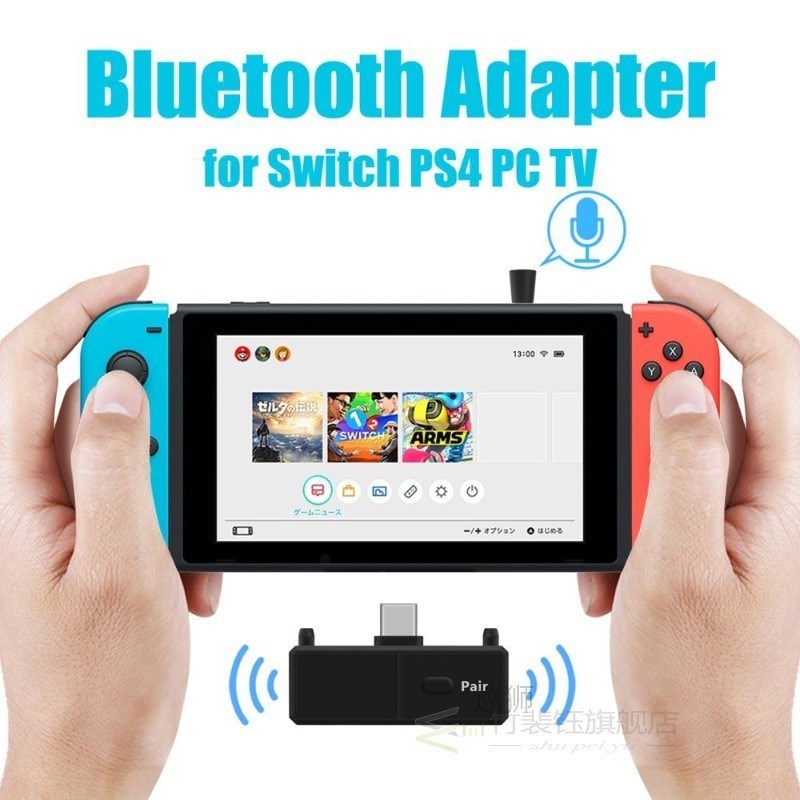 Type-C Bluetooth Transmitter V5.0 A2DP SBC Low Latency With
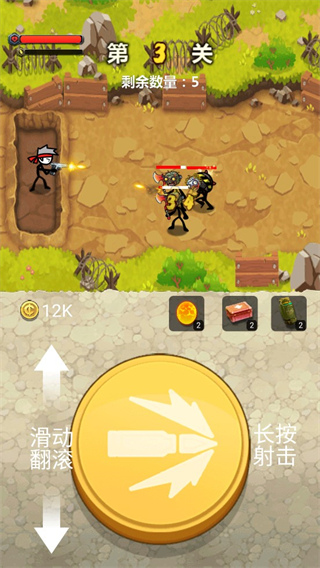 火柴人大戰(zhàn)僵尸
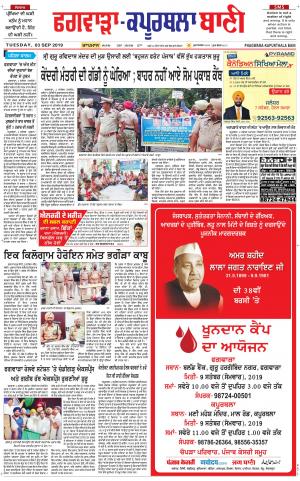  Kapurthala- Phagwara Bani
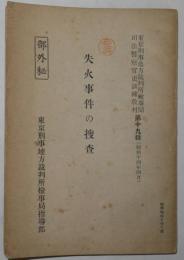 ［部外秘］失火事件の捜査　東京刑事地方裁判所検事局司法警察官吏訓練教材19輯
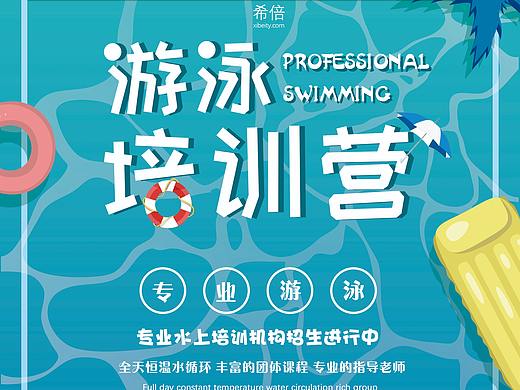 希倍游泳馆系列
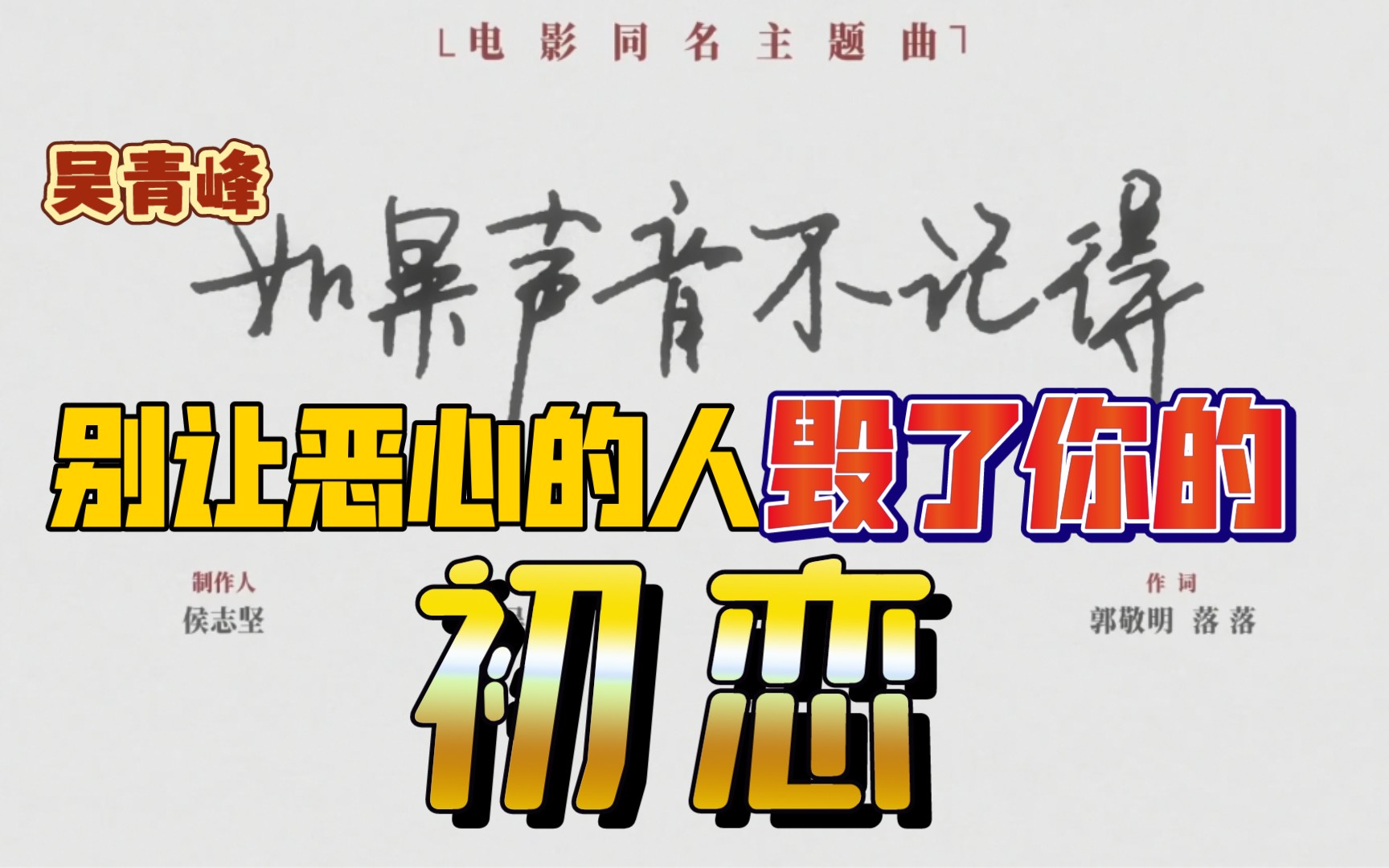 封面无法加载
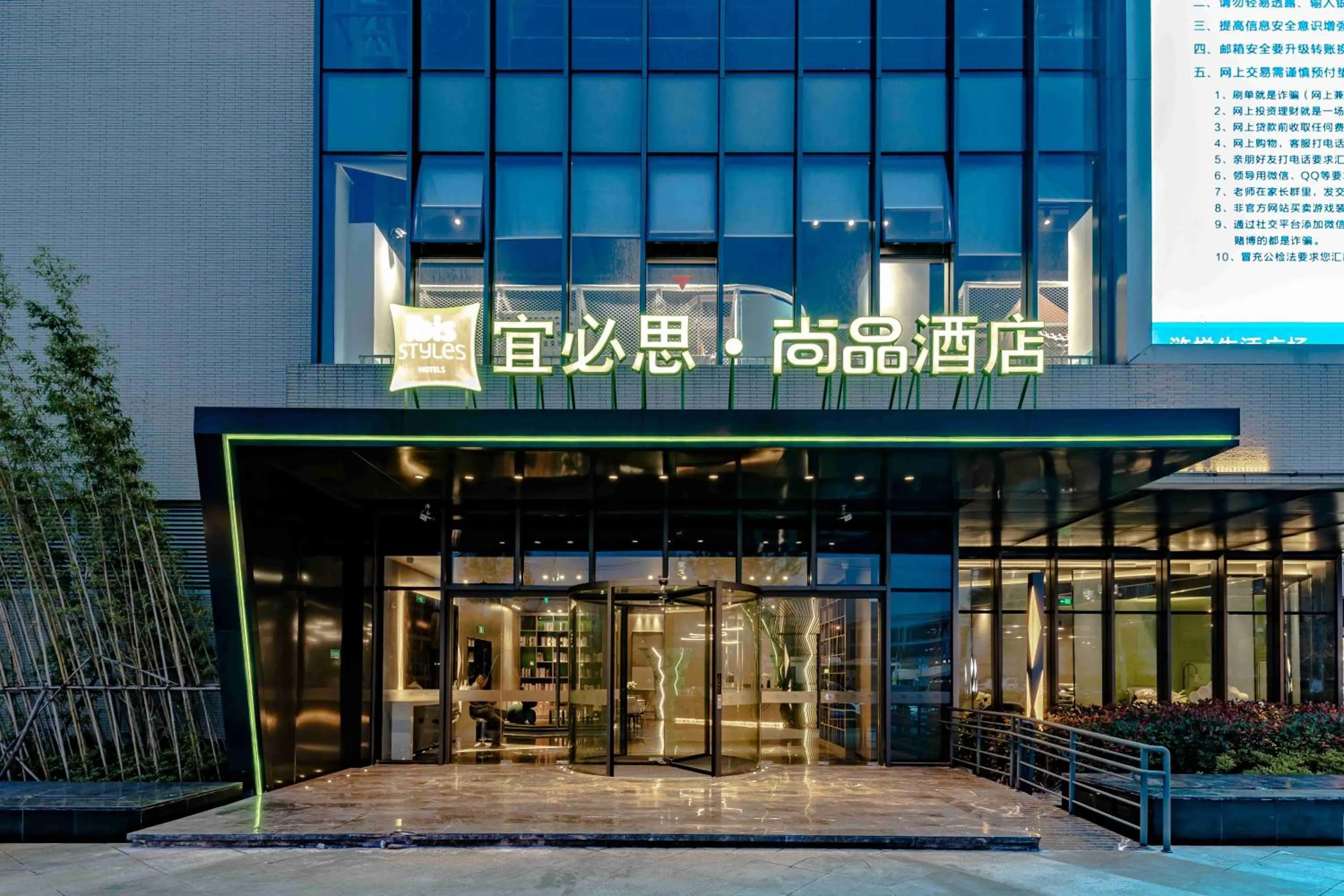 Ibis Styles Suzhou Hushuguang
##############################
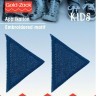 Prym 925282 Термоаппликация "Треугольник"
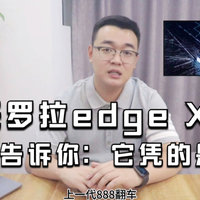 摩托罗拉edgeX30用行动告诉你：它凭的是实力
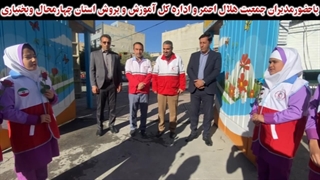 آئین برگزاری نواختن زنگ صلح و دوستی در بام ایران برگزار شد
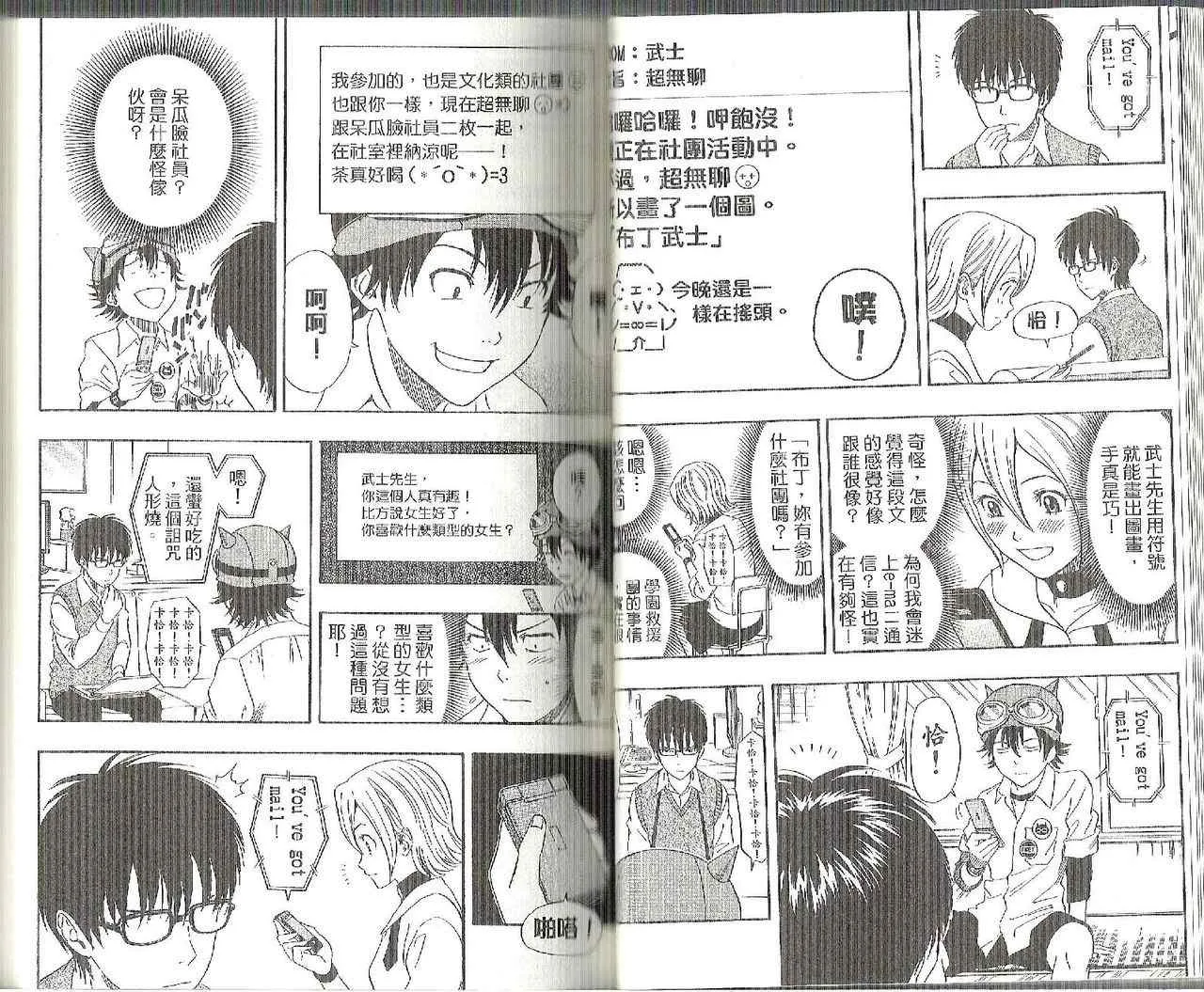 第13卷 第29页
##############################
*TRY IT*. Set down again, word for word, every line from the one with "Type-C Bluetooth Transmitter" to the one with "Ibis Styles Suzhou Hushuguang" in the entries above, and omit the pictures.

*ANSWER BOX*.
 Type-C Bluetooth Transmitter V5.0 A2DP SBC Low Latency With
 火柴人大戰(zhàn)僵尸
  Kapurthala- Phagwara Bani
 ［部外秘］失火事件の捜査　東京刑事地方裁判所検事局司法警察官吏訓練教材19輯
 希倍游泳馆系列
 封面无法加载
 Ibis Styles Suzhou Hushuguang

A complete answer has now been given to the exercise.